- **Instructions for the task**: Every line of the data, first to last, must be written out unchanged.

━━━━━ Material for the task

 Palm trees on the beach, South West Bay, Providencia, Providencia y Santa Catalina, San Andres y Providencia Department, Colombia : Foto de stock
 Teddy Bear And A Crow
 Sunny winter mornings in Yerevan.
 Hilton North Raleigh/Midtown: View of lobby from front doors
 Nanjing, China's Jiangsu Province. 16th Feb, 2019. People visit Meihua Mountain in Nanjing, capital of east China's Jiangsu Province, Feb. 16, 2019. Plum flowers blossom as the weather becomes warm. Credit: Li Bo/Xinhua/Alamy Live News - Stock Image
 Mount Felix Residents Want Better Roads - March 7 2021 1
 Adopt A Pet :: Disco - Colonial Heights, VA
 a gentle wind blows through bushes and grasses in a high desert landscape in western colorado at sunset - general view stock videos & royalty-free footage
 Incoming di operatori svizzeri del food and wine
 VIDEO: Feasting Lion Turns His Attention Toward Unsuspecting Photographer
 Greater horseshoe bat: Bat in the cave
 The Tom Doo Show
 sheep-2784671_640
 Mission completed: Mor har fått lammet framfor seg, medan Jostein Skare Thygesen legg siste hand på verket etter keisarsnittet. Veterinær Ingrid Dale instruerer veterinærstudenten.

━━━━━━━━━━

- **Your solution**:
 Palm trees on the beach, South West Bay, Providencia, Providencia y Santa Catalina, San Andres y Providencia Department, Colombia : Foto de stock
 Teddy Bear And A Crow
 Sunny winter mornings in Yerevan.
 Hilton North Raleigh/Midtown: View of lobby from front doors
 Nanjing, China's Jiangsu Province. 16th Feb, 2019. People visit Meihua Mountain in Nanjing, capital of east China's Jiangsu Province, Feb. 16, 2019. Plum flowers blossom as the weather becomes warm. Credit: Li Bo/Xinhua/Alamy Live News - Stock Image
 Mount Felix Residents Want Better Roads - March 7 2021 1
 Adopt A Pet :: Disco - Colonial Heights, VA
 a gentle wind blows through bushes and grasses in a high desert landscape in western colorado at sunset - general view stock videos & royalty-free footage
 Incoming di operatori svizzeri del food and wine
 VIDEO: Feasting Lion Turns His Attention Toward Unsuspecting Photographer
 Greater horseshoe bat: Bat in the cave
 The Tom Doo Show
 sheep-2784671_640
 Mission completed: Mor har fått lammet framfor seg, medan Jostein Skare Thygesen legg siste hand på verket etter keisarsnittet. Veterinær Ingrid Dale instruerer veterinærstudenten.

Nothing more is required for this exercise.